Chest pains occur frequently in teenagers but are less common in younger children. Chest pains can be very frightening and cause a lot of anxiety for both children and parents. Most of us equate chest pains to heart disease. Let not your hearts be troubled, however, as heart disease is hardly ever the cause of chest pain in children.
Common causes of chest pain in children
Most persistent chest pains are from a hacking cough. Coughing can cause sore muscles in the chest wall, upper abdomen or diaphragm.
Occasionally, chest pain follows strenuous exercise (e.g., throwing a cricket ball), lifting (e.g., weights or heavy school bags), or work that involves the upper body (e.g., digging). This type of muscle soreness often increases with movement of the shoulders.
Inflammation in the lungs from asthma or lung infections.

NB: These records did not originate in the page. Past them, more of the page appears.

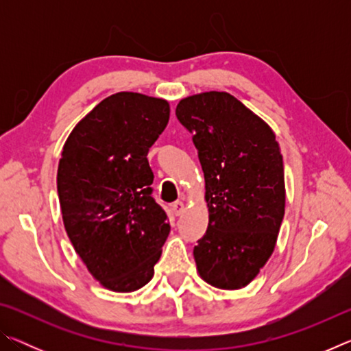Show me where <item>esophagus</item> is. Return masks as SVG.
Masks as SVG:
<instances>
[{
  "mask_svg": "<svg viewBox=\"0 0 351 351\" xmlns=\"http://www.w3.org/2000/svg\"><path fill=\"white\" fill-rule=\"evenodd\" d=\"M171 209H173L175 215H181V213L184 212V203L182 201H175L173 206H171Z\"/></svg>",
  "mask_w": 351,
  "mask_h": 351,
  "instance_id": "esophagus-1",
  "label": "esophagus"
}]
</instances>
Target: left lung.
Wrapping results in <instances>:
<instances>
[{"label":"left lung","mask_w":351,"mask_h":351,"mask_svg":"<svg viewBox=\"0 0 351 351\" xmlns=\"http://www.w3.org/2000/svg\"><path fill=\"white\" fill-rule=\"evenodd\" d=\"M176 117L193 136L206 180L209 224L193 249L199 276L215 288L246 287L274 251L285 215L276 134L228 93L182 99Z\"/></svg>","instance_id":"1"}]
</instances>
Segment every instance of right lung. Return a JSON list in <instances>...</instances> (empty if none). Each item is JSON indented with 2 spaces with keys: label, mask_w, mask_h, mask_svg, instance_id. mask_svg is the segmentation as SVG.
Instances as JSON below:
<instances>
[{
  "label": "right lung",
  "mask_w": 351,
  "mask_h": 351,
  "mask_svg": "<svg viewBox=\"0 0 351 351\" xmlns=\"http://www.w3.org/2000/svg\"><path fill=\"white\" fill-rule=\"evenodd\" d=\"M169 117L167 100L112 94L77 123L58 162L69 240L93 277L117 293L150 280L170 232L147 159Z\"/></svg>",
  "instance_id": "1"
}]
</instances>
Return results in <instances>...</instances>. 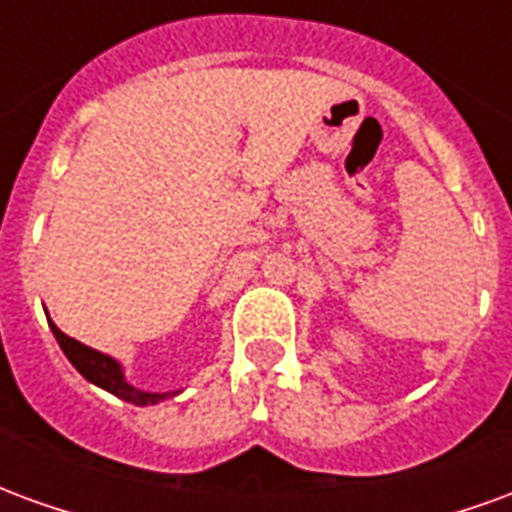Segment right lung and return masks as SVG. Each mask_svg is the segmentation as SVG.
<instances>
[{
  "mask_svg": "<svg viewBox=\"0 0 512 512\" xmlns=\"http://www.w3.org/2000/svg\"><path fill=\"white\" fill-rule=\"evenodd\" d=\"M49 326L51 332H54V337H57V343H60L62 354L71 359V365L76 367L87 381H93V384H98L101 389H106V392L123 397V400L134 403V406H153L158 400H167V397L175 395V392H161V395H158V392H142V389H136V386H131L126 378H123V370H120V365H117L112 356L101 354V351H93V348H87V345H82L79 340L62 334L51 321Z\"/></svg>",
  "mask_w": 512,
  "mask_h": 512,
  "instance_id": "add662e5",
  "label": "right lung"
}]
</instances>
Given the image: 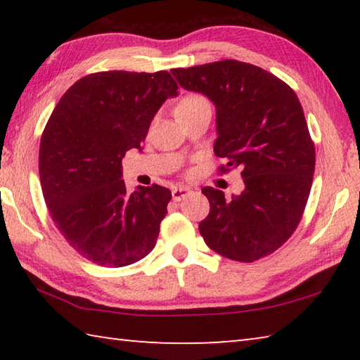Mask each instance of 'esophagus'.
Wrapping results in <instances>:
<instances>
[{"label":"esophagus","instance_id":"34e87169","mask_svg":"<svg viewBox=\"0 0 360 360\" xmlns=\"http://www.w3.org/2000/svg\"><path fill=\"white\" fill-rule=\"evenodd\" d=\"M188 193H191V188H188V187H174L172 191L174 202H179V200L187 197Z\"/></svg>","mask_w":360,"mask_h":360}]
</instances>
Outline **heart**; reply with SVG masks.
<instances>
[{"label": "heart", "instance_id": "1", "mask_svg": "<svg viewBox=\"0 0 360 360\" xmlns=\"http://www.w3.org/2000/svg\"><path fill=\"white\" fill-rule=\"evenodd\" d=\"M205 108L211 109V103L205 95L188 94L186 96H182L181 101L178 103V106H176V115L191 114V112L200 111V109H205Z\"/></svg>", "mask_w": 360, "mask_h": 360}]
</instances>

Anxiety: chest pain from stress is often dull or non-specific. It worsens with more stress or anxiety. Stress can make chest pain from other causes seem worse.

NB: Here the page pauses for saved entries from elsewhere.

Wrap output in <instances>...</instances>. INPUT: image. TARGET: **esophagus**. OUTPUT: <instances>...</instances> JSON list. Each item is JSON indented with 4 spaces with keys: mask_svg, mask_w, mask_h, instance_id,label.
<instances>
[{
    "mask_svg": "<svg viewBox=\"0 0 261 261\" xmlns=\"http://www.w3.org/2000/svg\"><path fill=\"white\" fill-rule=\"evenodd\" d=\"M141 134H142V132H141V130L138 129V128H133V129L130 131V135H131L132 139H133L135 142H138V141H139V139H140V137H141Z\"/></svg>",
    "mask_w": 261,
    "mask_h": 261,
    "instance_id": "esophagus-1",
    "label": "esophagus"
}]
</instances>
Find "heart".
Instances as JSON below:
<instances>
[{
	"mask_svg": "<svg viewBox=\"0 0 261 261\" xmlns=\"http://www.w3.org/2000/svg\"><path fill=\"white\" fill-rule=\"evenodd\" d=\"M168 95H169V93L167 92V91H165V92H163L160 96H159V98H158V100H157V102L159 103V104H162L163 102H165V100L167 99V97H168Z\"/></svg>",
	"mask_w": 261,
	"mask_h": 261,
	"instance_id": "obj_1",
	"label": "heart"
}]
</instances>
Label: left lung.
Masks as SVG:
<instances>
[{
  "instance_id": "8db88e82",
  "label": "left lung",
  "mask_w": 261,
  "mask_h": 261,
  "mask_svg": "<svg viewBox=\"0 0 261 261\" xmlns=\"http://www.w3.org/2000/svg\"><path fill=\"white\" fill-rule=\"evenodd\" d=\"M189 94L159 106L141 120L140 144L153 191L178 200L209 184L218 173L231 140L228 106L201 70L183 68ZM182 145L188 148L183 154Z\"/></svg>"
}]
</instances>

Costochondritis: an inflammation between the breastbone and the ribs. It is common in adolescent and pre-adolescent females, but can occur in anyone at any age. It causes tenderness over the sides of the breast bone.

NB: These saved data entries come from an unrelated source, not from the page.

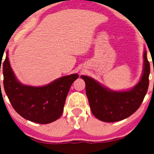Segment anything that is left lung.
Here are the masks:
<instances>
[{
  "mask_svg": "<svg viewBox=\"0 0 154 154\" xmlns=\"http://www.w3.org/2000/svg\"><path fill=\"white\" fill-rule=\"evenodd\" d=\"M150 63L144 53L142 78L134 88L125 91H112L87 76H81L86 83V92L91 112L99 120L116 122L133 115L143 101L149 86Z\"/></svg>",
  "mask_w": 154,
  "mask_h": 154,
  "instance_id": "left-lung-1",
  "label": "left lung"
}]
</instances>
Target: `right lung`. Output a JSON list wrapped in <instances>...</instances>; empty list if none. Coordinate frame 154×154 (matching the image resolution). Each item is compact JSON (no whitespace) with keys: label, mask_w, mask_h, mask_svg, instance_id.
I'll use <instances>...</instances> for the list:
<instances>
[{"label":"right lung","mask_w":154,"mask_h":154,"mask_svg":"<svg viewBox=\"0 0 154 154\" xmlns=\"http://www.w3.org/2000/svg\"><path fill=\"white\" fill-rule=\"evenodd\" d=\"M3 74L4 90L14 109L24 119L43 125L61 116L70 87L79 77L77 74H71L45 86H24L15 78L7 56L3 64Z\"/></svg>","instance_id":"add662e5"}]
</instances>
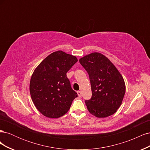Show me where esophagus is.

Heartburn: due to reflux of stomach contents. It usually causes a burning discomfort under the breastbone.
Most brief chest pains lasting minutes are from harmless muscle cramps or a pinched nerve
Cardiac chest pain is extremely uncommon in children.Some of the causes are:
Pericarditis: an inflammation of the heart lining. It is usually caused by a treatable infection. Typical pericarditis pain is sharp and in the centre of the chest. It may radiate to the shoulders.
Myocarditis is an inflammation of the heart muscle which may cause chest pain. Sitting down or leaning forward sometimes helps the pain. Cough, troubled breathing and fever are common.
Coronary-artery problems like that seen in adults are rare. These can be due to problems your child is born with.
Mitral valve prolapse is a minor abnormality of one of the valves of the heart. The exact cause remains unclear.
What can you do?
For most childhood chest pain you can see your child's regular caregiver or paediatrician. They will examine your child to make sure nothing serious is wrong and allay your fears. In a few cases chest X-rays, electrocardiograms or consultation with a specialist may be necessary.
Seek immediate medical care if:
Your child develops severe chest pain with pain going into the neck, arms or jaw.
Your child has difficulty breathing, fever, sweating, or a rapid heart rate.
Your child has dizziness associated with the chest pains
Your child faints or passes out.
Your child coughs up blood.
Your child coughs up sputum that appears pus-like.
Your child has a pre-existing heart problem and develops new symptoms or worsening chest pain.